Мичман вздыхал с притворной горечью:
— Девальвация, господа, увы, — факт, не сегодня — завтра. Что же, давно надо было ждать. Хорошо, если хоть по копейке за рубль дадут, это еще спасибо. А то, пожалуй, посоветуют, у кого их много в запасе, употребить на гвоздик в гальюне. Да, не завидую я тем, у кого бумажки в сундуке.
Из пепельницы жар брызгал от притушиваемой Свинчуговым папиросы.
— Нехорошо, молодой человек, нехорошо…
Изъеденные морщинами щеки полыхали, как только что распаренные в бане, кадык трясся.
— Ну что тебе я сделал, а?
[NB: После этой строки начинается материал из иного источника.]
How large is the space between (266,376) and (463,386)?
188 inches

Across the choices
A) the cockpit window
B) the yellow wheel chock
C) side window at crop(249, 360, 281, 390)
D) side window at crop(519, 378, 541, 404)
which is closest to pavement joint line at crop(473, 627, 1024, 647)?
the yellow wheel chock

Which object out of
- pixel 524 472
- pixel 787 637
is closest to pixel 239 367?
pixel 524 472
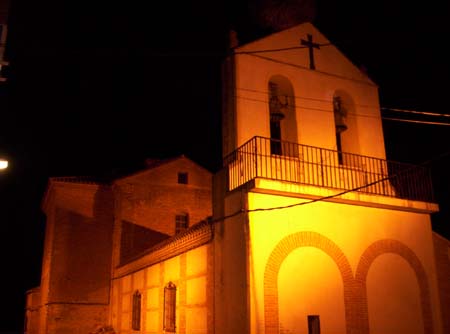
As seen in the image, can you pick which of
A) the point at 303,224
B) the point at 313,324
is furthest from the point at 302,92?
the point at 313,324

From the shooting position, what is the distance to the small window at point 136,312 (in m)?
18.4

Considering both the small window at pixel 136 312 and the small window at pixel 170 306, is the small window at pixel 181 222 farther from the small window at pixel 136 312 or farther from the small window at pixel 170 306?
the small window at pixel 170 306

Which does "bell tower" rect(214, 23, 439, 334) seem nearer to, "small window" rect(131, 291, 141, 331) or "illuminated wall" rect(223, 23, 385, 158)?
"illuminated wall" rect(223, 23, 385, 158)

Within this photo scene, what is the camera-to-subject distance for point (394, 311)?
1245 cm

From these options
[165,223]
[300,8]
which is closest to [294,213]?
[300,8]

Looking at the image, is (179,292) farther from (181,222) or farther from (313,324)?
(181,222)

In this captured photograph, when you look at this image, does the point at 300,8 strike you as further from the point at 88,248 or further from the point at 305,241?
the point at 88,248

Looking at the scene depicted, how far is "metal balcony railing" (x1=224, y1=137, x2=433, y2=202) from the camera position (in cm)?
1209

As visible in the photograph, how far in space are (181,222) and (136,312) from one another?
6.06m

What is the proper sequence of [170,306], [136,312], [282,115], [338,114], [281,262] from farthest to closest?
[136,312] < [170,306] < [338,114] < [282,115] < [281,262]

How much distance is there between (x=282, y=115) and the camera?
43.5ft

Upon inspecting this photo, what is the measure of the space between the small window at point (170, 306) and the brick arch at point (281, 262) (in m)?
4.84

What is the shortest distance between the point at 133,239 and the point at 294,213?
13.0 m

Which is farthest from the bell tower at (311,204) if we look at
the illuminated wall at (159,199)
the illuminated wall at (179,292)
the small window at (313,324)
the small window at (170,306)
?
the illuminated wall at (159,199)
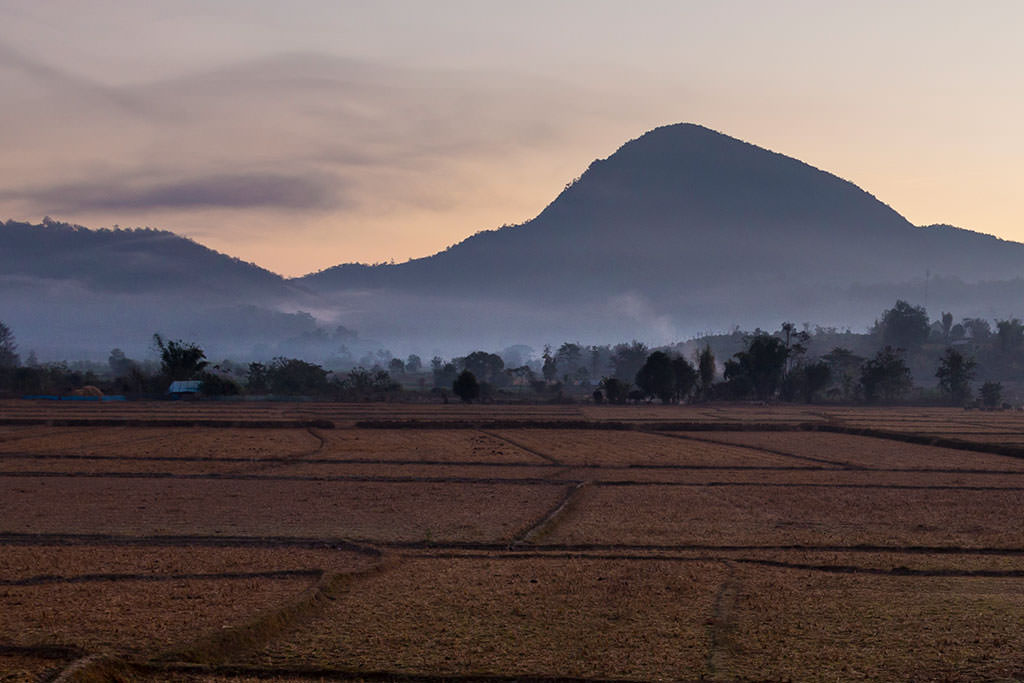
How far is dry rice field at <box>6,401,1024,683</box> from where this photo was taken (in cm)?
1165

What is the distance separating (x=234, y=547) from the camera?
18594 mm

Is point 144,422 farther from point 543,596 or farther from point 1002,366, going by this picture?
point 1002,366

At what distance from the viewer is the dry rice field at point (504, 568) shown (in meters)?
11.6

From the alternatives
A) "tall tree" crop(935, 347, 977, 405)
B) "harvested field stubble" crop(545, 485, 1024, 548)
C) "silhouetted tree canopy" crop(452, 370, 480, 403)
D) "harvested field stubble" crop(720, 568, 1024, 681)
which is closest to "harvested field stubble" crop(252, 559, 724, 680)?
"harvested field stubble" crop(720, 568, 1024, 681)

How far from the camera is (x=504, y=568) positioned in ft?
55.6

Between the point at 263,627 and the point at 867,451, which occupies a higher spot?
the point at 867,451

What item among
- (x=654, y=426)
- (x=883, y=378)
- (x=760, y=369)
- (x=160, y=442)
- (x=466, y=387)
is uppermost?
(x=760, y=369)

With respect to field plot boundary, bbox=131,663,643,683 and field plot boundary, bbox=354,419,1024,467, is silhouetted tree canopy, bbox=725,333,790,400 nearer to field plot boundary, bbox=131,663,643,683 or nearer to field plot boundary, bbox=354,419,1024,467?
field plot boundary, bbox=354,419,1024,467

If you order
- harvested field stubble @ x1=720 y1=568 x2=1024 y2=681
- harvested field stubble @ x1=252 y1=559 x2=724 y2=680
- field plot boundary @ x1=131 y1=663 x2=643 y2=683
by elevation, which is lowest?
field plot boundary @ x1=131 y1=663 x2=643 y2=683

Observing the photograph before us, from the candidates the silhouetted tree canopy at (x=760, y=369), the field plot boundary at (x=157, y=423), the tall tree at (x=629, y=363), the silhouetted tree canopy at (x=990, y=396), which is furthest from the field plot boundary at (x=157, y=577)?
the tall tree at (x=629, y=363)

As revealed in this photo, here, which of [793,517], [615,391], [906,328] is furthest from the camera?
[906,328]

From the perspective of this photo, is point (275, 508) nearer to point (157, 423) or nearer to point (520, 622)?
point (520, 622)

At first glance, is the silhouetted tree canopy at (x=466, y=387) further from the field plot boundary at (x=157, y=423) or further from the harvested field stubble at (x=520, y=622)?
the harvested field stubble at (x=520, y=622)

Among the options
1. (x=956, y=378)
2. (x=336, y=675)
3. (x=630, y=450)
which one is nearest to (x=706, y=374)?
(x=956, y=378)
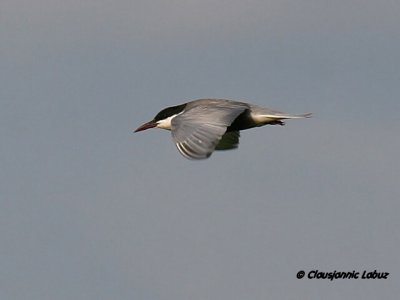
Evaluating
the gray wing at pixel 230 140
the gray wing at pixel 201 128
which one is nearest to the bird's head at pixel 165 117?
the gray wing at pixel 230 140

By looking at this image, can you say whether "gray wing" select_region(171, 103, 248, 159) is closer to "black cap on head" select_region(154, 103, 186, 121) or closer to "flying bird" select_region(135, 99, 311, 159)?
"flying bird" select_region(135, 99, 311, 159)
Ты меня, сукин сын, два месяца отчуждением земли травил, я, можбыть, через тебя, сукина сына, за полцены ее татарве спустил, а теперь девальвацией меня до петли довести хочешь? На-ка вот, укуси… Я ее тридцать лет хрептугом, молокосос!
Лобович гневно бил кулаком по столу:
— Господа! Господа!
— Позвольте… какое вы имеете! — визжал мичман, выплясывая, лягая ногой пол. — Позвольте, какое он имеет… Позвольте, я требую удовлетворения!..
Свинчугов со зловещим пыхтением сбросил с себя шинель, засучил рукава у кителя.
— Сичас… я т-тебя… удовлетворю…
Офицеры повскакали, разом загамели, захлястали ладошками по столу, больше, конечно, злорадно-довольные, чем возмущенные… Растревоженный, плаксиво оттопыривший губы радист лез через дверь в середину гама:
— Господа офицеры, тыщу же раз говорил… И так, всамделе, Париж весь день перебивает. Там кадетам во Владимирское училище ультиматум послали, а вы, всамделе, принимать не даете!
Блябликов уже увивался около со льстиво-изумленным лицом:
— Какой же, дружище, ультиматум?
— Во Владимирском восстали, не желают власть Советам подчинять. Известно, барские сынки, кадетская сволочь!..
Радист пояснил обиженно, но с видимым едким удовольствием.
О ссоре сразу забыли. Да и привыкли: за последнее время то и дело вспыхивали такие взаимные грубые перепалки. Удушьем напитывалась благодушная с виду бригадная тишина… Для Шелехова новость тоскливо-остро запахла вчерашними петроградскими улицами, вчерашней жизнью. Он знал это училище, в котором готовили прапорщичье убойное мясо из недоучек и первокурсников; владимирцев еще презрительно именовали «шмаргонцами».
Так вот о ком сейчас летели радиограммы через всю страну!
Непоседное томление вытолкнуло его на шканцы, в серое надморье. Несомненно, в судьбе многих зрели смутные перемены. Портрет Александра Федоровича, полубога, стриженного под ежик, еще утром осторожно убрали из кают-компании.